FIG. 3 shows MTX and Fe samples3O4-MTX、Fe3O4@ MTX/LDH and Fe3O4FTIR profile of @ MTX/LDH-Au. Sample Fe3O4-MTX、Fe3O4@ MTX/LDH and Fe3O4@ MTX/LDH-Au at 575cm-1The characteristic absorption peak of Fe-O appears, which indicates that Fe3O4Are all present in the above-mentioned substances. Comparing the samples, it can be found that the wave number of the four samples is 1614cm-1And 1100cm-1The two absorption peaks respectively correspond to COO in MTX-The antisymmetric vibration peak and the stretching vibration peak of primary amine and tertiary amine C-N bond in MTX aromatic ring prove that MTX is successfully loaded on Fe3O4-MTX、Fe3O4@ MTX/LDH and Fe3O4@ MTX/LDH-Au nanoparticle surface.

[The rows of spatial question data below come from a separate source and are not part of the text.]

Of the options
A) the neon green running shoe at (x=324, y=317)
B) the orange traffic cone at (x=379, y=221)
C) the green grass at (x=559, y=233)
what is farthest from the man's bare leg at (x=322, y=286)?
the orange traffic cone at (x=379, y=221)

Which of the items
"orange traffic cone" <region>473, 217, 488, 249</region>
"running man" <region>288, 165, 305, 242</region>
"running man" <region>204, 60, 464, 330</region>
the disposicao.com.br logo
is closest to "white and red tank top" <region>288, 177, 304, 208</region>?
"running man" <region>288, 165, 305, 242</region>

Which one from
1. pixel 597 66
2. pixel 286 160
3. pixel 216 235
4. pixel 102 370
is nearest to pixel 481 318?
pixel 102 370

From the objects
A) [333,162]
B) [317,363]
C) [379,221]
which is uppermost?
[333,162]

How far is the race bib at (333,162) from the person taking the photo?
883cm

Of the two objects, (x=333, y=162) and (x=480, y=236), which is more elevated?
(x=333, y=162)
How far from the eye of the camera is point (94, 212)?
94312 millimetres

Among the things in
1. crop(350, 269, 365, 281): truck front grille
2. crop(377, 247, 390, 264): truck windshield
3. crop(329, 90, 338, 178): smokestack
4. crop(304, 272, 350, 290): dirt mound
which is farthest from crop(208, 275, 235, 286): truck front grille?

Fe3O4The drug loading of the @ MTX/LDH-Au nano-composite is 38.2%, and Fe is explored in PBS buffer solution with pH 7.4 at 37 DEG C3O4The sustained release performance of @ MTX/LDH-Au (figure 4) shows that the compound has very obvious sustained release effect, the sustained release curve is stable, and the phenomenon of burst release of the drug does not occur. Fe3O4The release of the @ MTX/LDH-Au complex in PBS is mainly divided into two stages, the release rate is faster at the first 100min, and the release rate is slower at 100-500min, which is similar to the drug release rule of MTX/LDH. We also believe that the first stage is primarily Fe adsorbed3O4The release of the drug from the surface of @ MTX/LDH-Au, while the second phase of drug release is mainly caused by ion exchange of the drug molecules with phosphate anions between the layers[106]. In conclusion, Fe3O4The @ MTX/LDH-Au compound has better slow release performance.